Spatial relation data
-------

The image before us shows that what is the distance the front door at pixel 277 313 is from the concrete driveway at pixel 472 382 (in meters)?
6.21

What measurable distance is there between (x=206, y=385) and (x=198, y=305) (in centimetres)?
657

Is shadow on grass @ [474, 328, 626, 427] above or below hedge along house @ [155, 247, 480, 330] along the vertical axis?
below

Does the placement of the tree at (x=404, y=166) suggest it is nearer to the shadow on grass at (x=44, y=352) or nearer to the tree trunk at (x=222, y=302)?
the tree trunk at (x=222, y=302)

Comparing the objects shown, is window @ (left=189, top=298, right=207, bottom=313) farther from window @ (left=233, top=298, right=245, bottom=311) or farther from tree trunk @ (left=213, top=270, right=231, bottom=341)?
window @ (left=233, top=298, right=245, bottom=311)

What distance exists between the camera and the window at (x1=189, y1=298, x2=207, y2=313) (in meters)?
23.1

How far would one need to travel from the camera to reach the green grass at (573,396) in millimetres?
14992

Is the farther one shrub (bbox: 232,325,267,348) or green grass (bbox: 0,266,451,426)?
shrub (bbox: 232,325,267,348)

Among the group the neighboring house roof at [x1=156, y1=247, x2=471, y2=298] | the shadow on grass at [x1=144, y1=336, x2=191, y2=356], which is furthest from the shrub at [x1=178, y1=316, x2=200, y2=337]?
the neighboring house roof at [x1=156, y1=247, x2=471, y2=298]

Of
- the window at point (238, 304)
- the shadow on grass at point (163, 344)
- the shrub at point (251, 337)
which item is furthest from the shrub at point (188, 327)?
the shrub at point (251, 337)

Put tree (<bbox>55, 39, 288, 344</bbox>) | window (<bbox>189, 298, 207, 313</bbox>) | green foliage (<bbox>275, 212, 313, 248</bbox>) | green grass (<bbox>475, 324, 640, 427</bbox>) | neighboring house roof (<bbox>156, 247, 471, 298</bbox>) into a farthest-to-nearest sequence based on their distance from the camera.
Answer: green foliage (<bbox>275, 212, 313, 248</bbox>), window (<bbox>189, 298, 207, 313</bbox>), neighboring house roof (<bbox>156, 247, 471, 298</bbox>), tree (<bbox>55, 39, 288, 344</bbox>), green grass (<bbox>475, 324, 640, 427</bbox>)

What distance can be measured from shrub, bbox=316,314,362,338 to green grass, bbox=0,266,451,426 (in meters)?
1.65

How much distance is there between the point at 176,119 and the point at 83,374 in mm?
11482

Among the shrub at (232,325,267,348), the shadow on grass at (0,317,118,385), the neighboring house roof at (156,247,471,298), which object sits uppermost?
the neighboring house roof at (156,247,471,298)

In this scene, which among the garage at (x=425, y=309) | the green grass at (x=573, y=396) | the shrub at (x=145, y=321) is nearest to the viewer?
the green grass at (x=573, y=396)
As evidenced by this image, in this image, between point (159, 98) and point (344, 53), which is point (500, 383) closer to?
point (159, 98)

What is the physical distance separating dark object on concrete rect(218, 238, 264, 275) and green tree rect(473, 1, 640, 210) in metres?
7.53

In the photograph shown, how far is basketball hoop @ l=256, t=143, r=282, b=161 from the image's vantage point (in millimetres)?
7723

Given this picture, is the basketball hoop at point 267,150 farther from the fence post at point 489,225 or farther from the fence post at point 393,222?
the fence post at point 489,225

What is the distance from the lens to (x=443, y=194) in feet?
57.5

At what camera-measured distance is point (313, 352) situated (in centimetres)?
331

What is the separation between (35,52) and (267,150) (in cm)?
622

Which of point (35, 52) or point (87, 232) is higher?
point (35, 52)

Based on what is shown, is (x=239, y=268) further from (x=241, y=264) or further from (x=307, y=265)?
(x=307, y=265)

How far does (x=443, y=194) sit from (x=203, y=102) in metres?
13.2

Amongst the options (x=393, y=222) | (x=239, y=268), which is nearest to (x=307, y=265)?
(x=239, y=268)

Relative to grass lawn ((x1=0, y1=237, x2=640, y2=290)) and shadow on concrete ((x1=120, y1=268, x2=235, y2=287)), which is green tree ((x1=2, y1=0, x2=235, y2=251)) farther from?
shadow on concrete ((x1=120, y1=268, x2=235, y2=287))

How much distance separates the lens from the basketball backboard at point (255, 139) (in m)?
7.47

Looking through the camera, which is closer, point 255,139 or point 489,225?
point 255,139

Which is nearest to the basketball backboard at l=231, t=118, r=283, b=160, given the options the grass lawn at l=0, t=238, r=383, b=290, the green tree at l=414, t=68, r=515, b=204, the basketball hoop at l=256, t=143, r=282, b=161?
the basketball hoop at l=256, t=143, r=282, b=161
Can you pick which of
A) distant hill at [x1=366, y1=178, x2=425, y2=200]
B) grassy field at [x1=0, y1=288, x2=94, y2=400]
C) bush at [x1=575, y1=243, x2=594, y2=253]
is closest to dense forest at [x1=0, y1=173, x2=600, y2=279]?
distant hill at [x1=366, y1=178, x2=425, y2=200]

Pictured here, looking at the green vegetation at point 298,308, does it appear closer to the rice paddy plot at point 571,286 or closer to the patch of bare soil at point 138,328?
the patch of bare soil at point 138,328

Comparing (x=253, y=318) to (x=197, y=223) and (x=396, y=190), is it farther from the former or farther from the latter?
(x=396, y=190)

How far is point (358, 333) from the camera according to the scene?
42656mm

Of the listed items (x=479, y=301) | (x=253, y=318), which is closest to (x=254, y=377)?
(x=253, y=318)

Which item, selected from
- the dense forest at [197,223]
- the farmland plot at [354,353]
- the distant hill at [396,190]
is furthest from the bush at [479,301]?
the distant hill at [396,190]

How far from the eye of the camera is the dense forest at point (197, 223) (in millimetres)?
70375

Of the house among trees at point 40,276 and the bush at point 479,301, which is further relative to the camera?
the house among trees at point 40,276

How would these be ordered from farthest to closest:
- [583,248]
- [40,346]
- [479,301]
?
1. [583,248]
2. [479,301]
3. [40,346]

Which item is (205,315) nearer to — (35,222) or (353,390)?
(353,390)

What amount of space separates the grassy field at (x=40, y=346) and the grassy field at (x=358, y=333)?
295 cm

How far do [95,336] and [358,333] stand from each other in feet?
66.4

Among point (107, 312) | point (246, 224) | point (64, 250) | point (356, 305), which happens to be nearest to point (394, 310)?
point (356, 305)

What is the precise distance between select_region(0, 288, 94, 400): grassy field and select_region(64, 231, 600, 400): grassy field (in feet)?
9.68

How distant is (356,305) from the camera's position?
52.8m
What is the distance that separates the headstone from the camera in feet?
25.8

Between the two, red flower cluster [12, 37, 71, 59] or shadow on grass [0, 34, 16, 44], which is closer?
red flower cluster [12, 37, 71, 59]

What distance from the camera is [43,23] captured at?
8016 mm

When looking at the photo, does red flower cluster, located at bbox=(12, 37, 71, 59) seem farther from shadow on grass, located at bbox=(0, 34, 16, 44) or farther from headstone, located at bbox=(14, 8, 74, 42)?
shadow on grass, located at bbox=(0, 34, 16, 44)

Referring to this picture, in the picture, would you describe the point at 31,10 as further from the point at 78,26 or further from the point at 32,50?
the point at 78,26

-------

▸ **What you should do**
Rewrite every line of the listing above as a numbered list, omitting the blank lines.

▸ **Expected output**
1. The image before us shows that what is the distance the front door at pixel 277 313 is from the concrete driveway at pixel 472 382 (in meters)?
2. 6.21
3. What measurable distance is there between (x=206, y=385) and (x=198, y=305) (in centimetres)?
4. 657
5. Is shadow on grass @ [474, 328, 626, 427] above or below hedge along house @ [155, 247, 480, 330] along the vertical axis?
6. below
7. Does the placement of the tree at (x=404, y=166) suggest it is nearer to the shadow on grass at (x=44, y=352) or nearer to the tree trunk at (x=222, y=302)?
8. the tree trunk at (x=222, y=302)
9. Comparing the objects shown, is window @ (left=189, top=298, right=207, bottom=313) farther from window @ (left=233, top=298, right=245, bottom=311) or farther from tree trunk @ (left=213, top=270, right=231, bottom=341)?
10. window @ (left=233, top=298, right=245, bottom=311)
11. What distance exists between the camera and the window at (x1=189, y1=298, x2=207, y2=313) (in meters)?
12. 23.1
13. How far would one need to travel from the camera to reach the green grass at (573,396) in millimetres?
14. 14992
15. Is the farther one shrub (bbox: 232,325,267,348) or green grass (bbox: 0,266,451,426)?
16. shrub (bbox: 232,325,267,348)
17. Among the group the neighboring house roof at [x1=156, y1=247, x2=471, y2=298] | the shadow on grass at [x1=144, y1=336, x2=191, y2=356], which is furthest from the shrub at [x1=178, y1=316, x2=200, y2=337]?
18. the neighboring house roof at [x1=156, y1=247, x2=471, y2=298]
19. Of
20. - the window at point (238, 304)
21. - the shadow on grass at point (163, 344)
22. - the shrub at point (251, 337)
23. which item is furthest from the shrub at point (188, 327)?
24. the shrub at point (251, 337)
25. Put tree (<bbox>55, 39, 288, 344</bbox>) | window (<bbox>189, 298, 207, 313</bbox>) | green foliage (<bbox>275, 212, 313, 248</bbox>) | green grass (<bbox>475, 324, 640, 427</bbox>) | neighboring house roof (<bbox>156, 247, 471, 298</bbox>) into a farthest-to-nearest sequence based on their distance from the camera.
26. Answer: green foliage (<bbox>275, 212, 313, 248</bbox>), window (<bbox>189, 298, 207, 313</bbox>), neighboring house roof (<bbox>156, 247, 471, 298</bbox>), tree (<bbox>55, 39, 288, 344</bbox>), green grass (<bbox>475, 324, 640, 427</bbox>)
27. What distance can be measured from shrub, bbox=316,314,362,338 to green grass, bbox=0,266,451,426 (in meters)?
28. 1.65
29. How much distance is there between the point at 176,119 and the point at 83,374 in mm?
30. 11482
31. Among the shrub at (232,325,267,348), the shadow on grass at (0,317,118,385), the neighboring house roof at (156,247,471,298), which object sits uppermost?
32. the neighboring house roof at (156,247,471,298)
33. In this scene, which among the garage at (x=425, y=309) | the green grass at (x=573, y=396) | the shrub at (x=145, y=321) is nearest to the viewer?
34. the green grass at (x=573, y=396)
35. As evidenced by this image, in this image, between point (159, 98) and point (344, 53), which is point (500, 383) closer to?
36. point (159, 98)
37. What is the physical distance separating dark object on concrete rect(218, 238, 264, 275) and green tree rect(473, 1, 640, 210) in metres?
38. 7.53
39. In the photograph shown, how far is basketball hoop @ l=256, t=143, r=282, b=161 from the image's vantage point (in millimetres)?
40. 7723
41. Given this picture, is the basketball hoop at point 267,150 farther from the fence post at point 489,225 or farther from the fence post at point 393,222?
42. the fence post at point 489,225
43. What is the distance from the lens to (x=443, y=194) in feet?
44. 57.5
45. At what camera-measured distance is point (313, 352) situated (in centimetres)?
46. 331
47. What is the separation between (35,52) and (267,150) (in cm)?
48. 622
49. Which of point (35, 52) or point (87, 232) is higher?
50. point (35, 52)
51. Based on what is shown, is (x=239, y=268) further from (x=241, y=264) or further from (x=307, y=265)?
52. (x=307, y=265)
53. How far does (x=443, y=194) sit from (x=203, y=102) in metres?
54. 13.2
55. Amongst the options (x=393, y=222) | (x=239, y=268), which is nearest to (x=307, y=265)?
56. (x=239, y=268)
57. Relative to grass lawn ((x1=0, y1=237, x2=640, y2=290)) and shadow on concrete ((x1=120, y1=268, x2=235, y2=287)), which is green tree ((x1=2, y1=0, x2=235, y2=251)) farther from?
58. shadow on concrete ((x1=120, y1=268, x2=235, y2=287))
59. How much distance separates the lens from the basketball backboard at point (255, 139) (in m)?
60. 7.47
61. Looking through the camera, which is closer, point 255,139 or point 489,225?
62. point 255,139
63. Which is nearest to the basketball backboard at l=231, t=118, r=283, b=160, given the options the grass lawn at l=0, t=238, r=383, b=290, the green tree at l=414, t=68, r=515, b=204, the basketball hoop at l=256, t=143, r=282, b=161?
64. the basketball hoop at l=256, t=143, r=282, b=161
65. Can you pick which of
66. A) distant hill at [x1=366, y1=178, x2=425, y2=200]
67. B) grassy field at [x1=0, y1=288, x2=94, y2=400]
68. C) bush at [x1=575, y1=243, x2=594, y2=253]
69. is closest to dense forest at [x1=0, y1=173, x2=600, y2=279]?
70. distant hill at [x1=366, y1=178, x2=425, y2=200]
71. Pictured here, looking at the green vegetation at point 298,308, does it appear closer to the rice paddy plot at point 571,286 or closer to the patch of bare soil at point 138,328?
72. the patch of bare soil at point 138,328
73. Comparing (x=253, y=318) to (x=197, y=223) and (x=396, y=190), is it farther from the former or farther from the latter?
74. (x=396, y=190)
75. How far is point (358, 333) from the camera according to the scene?
76. 42656mm
77. Of the listed items (x=479, y=301) | (x=253, y=318), which is closest to (x=254, y=377)?
78. (x=253, y=318)
79. Which item, selected from
80. - the dense forest at [197,223]
81. - the farmland plot at [354,353]
82. - the distant hill at [396,190]
83. is furthest from the bush at [479,301]?
84. the distant hill at [396,190]
85. How far from the eye of the camera is the dense forest at point (197, 223) (in millimetres)?
86. 70375
87. Of the house among trees at point 40,276 and the bush at point 479,301, which is further relative to the camera?
88. the house among trees at point 40,276
89. How would these be ordered from farthest to closest:
90. - [583,248]
91. - [40,346]
92. - [479,301]
93. ?
94. 1. [583,248]
95. 2. [479,301]
96. 3. [40,346]
97. Which item is (205,315) nearer to — (35,222) or (353,390)?
98. (353,390)
99. What amount of space separates the grassy field at (x=40, y=346) and the grassy field at (x=358, y=333)?
100. 295 cm
101. How far do [95,336] and [358,333] stand from each other in feet?
102. 66.4
103. Among point (107, 312) | point (246, 224) | point (64, 250) | point (356, 305), which happens to be nearest to point (394, 310)?
104. point (356, 305)
105. What is the precise distance between select_region(0, 288, 94, 400): grassy field and select_region(64, 231, 600, 400): grassy field (in feet)?
106. 9.68
107. How distant is (356,305) from the camera's position?
108. 52.8m
109. What is the distance that separates the headstone from the camera in feet?
110. 25.8
111. Between the two, red flower cluster [12, 37, 71, 59] or shadow on grass [0, 34, 16, 44], which is closer?
112. red flower cluster [12, 37, 71, 59]
113. What distance from the camera is [43,23] captured at?
114. 8016 mm
115. When looking at the photo, does red flower cluster, located at bbox=(12, 37, 71, 59) seem farther from shadow on grass, located at bbox=(0, 34, 16, 44) or farther from headstone, located at bbox=(14, 8, 74, 42)?
116. shadow on grass, located at bbox=(0, 34, 16, 44)
117. Referring to this picture, in the picture, would you describe the point at 31,10 as further from the point at 78,26 or further from the point at 32,50?
118. the point at 78,26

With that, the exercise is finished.